▶ [TÂCHE DEMANDÉE A]:
Transforme en tableau Markdown les lignes des enregistrements, de celle qui contient « Which is at » jusqu'à la fin des enregistrements, les deux bornes comprises. Utilise les colonnes « Numéro » et « Ligne » et laisse de côté les lignes vides.

▶ [TEXTE CITÉ]:

::::

Sachant que l'humanité est une tueuse
par nature et par définition, ce "père
de la multitude" nous dit
l'étymologie hébraïque, est censé s'être
dit qu'il fallait dévier le meurtre
cultuel des enfants premiers-nés
illustrés par Isaac et le remplacer par
un substitut dérisoire, mais acceptable
par la divinité, à savoir, un agneau.
Mais comment convaincre le démiurge de
se satisfaire d'une prébende animale? Le
seul moyen crédible était de faire
demander cette auto-spoliation par le
Créateur en personne.
On
voit comment un animal décérébré à
l'école de ses songes tentera de
retrouver une cervelle évolutive, mais
tombée en panne depuis 1905.
4 - Qu'est-ce que
le recul intellectuel?
Mon
anthropologie historique se veut
critique par définition du seul fait que
le terme même de science présuppose un
recul, donc une distanciation fondée sur
une pesée des mots de l'histoire et de
la politique.

::::

▶ [TÂCHE DEMANDÉE B]:
Recopie le passage du texte cité qui commence par « Sachant que l'humanité » et se poursuit jusqu'à « Créateur en personne. », en substituant « bélier » à « agneau ».

▶ [Lignes d'un jeu de données sur le raisonnement spatial]:
::::

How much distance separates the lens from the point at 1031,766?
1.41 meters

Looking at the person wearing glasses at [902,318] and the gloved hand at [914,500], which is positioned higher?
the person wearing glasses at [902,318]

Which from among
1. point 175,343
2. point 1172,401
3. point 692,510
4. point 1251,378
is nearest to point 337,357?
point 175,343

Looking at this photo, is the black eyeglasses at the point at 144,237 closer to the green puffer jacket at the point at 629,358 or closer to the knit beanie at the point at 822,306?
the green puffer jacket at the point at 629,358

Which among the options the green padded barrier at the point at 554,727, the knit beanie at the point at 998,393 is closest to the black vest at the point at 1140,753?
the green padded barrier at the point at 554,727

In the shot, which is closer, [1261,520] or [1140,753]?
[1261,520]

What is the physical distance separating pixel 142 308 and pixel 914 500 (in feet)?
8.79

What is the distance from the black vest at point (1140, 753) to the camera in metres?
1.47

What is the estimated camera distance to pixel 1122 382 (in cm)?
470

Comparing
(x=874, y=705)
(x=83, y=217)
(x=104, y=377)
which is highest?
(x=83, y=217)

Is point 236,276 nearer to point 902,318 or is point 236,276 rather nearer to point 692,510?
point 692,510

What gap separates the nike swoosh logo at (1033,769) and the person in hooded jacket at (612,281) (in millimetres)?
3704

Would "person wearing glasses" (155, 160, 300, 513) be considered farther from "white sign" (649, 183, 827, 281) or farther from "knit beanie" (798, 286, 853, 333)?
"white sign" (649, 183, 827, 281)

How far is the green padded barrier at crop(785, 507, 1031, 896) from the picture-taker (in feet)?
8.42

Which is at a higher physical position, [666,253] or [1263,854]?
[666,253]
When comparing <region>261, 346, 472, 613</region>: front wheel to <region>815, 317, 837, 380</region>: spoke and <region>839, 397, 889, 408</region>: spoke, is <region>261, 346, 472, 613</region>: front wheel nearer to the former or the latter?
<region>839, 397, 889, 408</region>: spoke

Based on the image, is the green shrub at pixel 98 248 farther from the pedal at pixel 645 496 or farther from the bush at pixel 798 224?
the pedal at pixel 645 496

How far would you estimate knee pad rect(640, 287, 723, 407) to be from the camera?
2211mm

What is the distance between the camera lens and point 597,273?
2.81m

::::

▶ [SOLUTION DE L'EXERCICE A]:
| Numéro | Ligne |
|---|---|
| 1 | Which is at a higher physical position, [666,253] or [1263,854]? |
| 2 | [666,253] |
| 3 | When comparing <region>261, 346, 472, 613</region>: front wheel to <region>815, 317, 837, 380</region>: spoke and <region>839, 397, 889, 408</region>: spoke, is <region>261, 346, 472, 613</region>: front wheel nearer to the former or the latter? |
| 4 | <region>839, 397, 889, 408</region>: spoke |
| 5 | Based on the image, is the green shrub at pixel 98 248 farther from the pedal at pixel 645 496 or farther from the bush at pixel 798 224? |
| 6 | the pedal at pixel 645 496 |
| 7 | How far would you estimate knee pad rect(640, 287, 723, 407) to be from the camera? |
| 8 | 2211mm |
| 9 | What is the distance between the camera lens and point 597,273? |
| 10 | 2.81m |

▶ [SOLUTION DE L'EXERCICE B]:
Sachant que l'humanité est une tueuse
par nature et par définition, ce "père
de la multitude" nous dit
l'étymologie hébraïque, est censé s'être
dit qu'il fallait dévier le meurtre
cultuel des enfants premiers-nés
illustrés par Isaac et le remplacer par
un substitut dérisoire, mais acceptable
par la divinité, à savoir, un bélier.
Mais comment convaincre le démiurge de
se satisfaire d'une prébende animale? Le
seul moyen crédible était de faire
demander cette auto-spoliation par le
Créateur en personne.